------ Page excerpt ------
Effective search engine optimisation (SEO) is important for businesses to increase relevant traffic back to their website. SEO does this by helping improve your chances of ranking highly in relevant organic search engine results. The more relevant the searches you appear in, the more likely you are to receive visits to your website.
From understanding SEO to implementing effective organic search engine practices, there are plenty of factors to learn. Although there are more than 300 factors to consider for SEO, we’ll break it down into 10 simple factors to focus on and explain what, how and why SEO is important for your business.
Photo by Benjamin Dada on Unsplash.
What is search engine optimisation?
Search engine optimisation, means optimising your online presence for search engines with the purpose of increasing your visibility in relevant search engine result pages (known as SERPS). The result of being in good positioning on relevant search engine results is the opportunity for more people to visit your website. However, this may not always be the case.
There are more than 300 factors involved in doing SEO and they are always evolving. This is one of the reasons why SEO is an ongoing process requiring frequently analysing data, researching and updating your website.
However, SEO is as much increasing your rankings as it is getting yourself in the right search engine results. Many dodgy SEO agencies will increase your rankings and show you how many times they’ve done this, but have done so on easy-to-achieve search engine results with minimal traffic. As a result, you don’t see the benefit of increased website traffic due to minimal users actually seeing you in those results.
What’s the difference between search engine optimisation and search engine marketing?
Search engine optimisation is used to get your website to rank highly in organic search results, which search engine marketing (SEM) is for the same thing, but for paid search results.
If you look at a results page, you can see the top few results will often say ‘Ad’ to the left of them, which means the business has paid to have their ad show up for that search (keyword).
Below the ads, you’ll find the organic results, which are shown in that order because Google or whatever search engine you’re using, has ranked them in that order based on a variety of factors to deem which is the most relevant to your search query.
How do search engines work?
Search engines aim to display the best results for a user’s searches. To determine these results, they detect new content online and compare them against hundreds of factors to ensure the information is reliable, from a secure and trustworthy source and much more.
If your website is optimised for search engines, then you’re more likely to have a better chance of ranking higher for keywords related to your business. For example, if you’re a plumber in Townsville, you would want to show up for “burst pipe Townsville,” and so on.
------ Data excerpt ------
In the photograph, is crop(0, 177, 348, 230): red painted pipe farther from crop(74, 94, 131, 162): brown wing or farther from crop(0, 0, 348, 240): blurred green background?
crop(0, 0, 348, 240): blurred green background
------
| Challenge |
Reproduce the passage of the SEO article above verbatim, from "From understanding SEO" up to and including "for your business.".

| Result for this task |
From understanding SEO to implementing effective organic search engine practices, there are plenty of factors to learn. Although there are more than 300 factors to consider for SEO, we’ll break it down into 10 simple factors to focus on and explain what, how and why SEO is important for your business.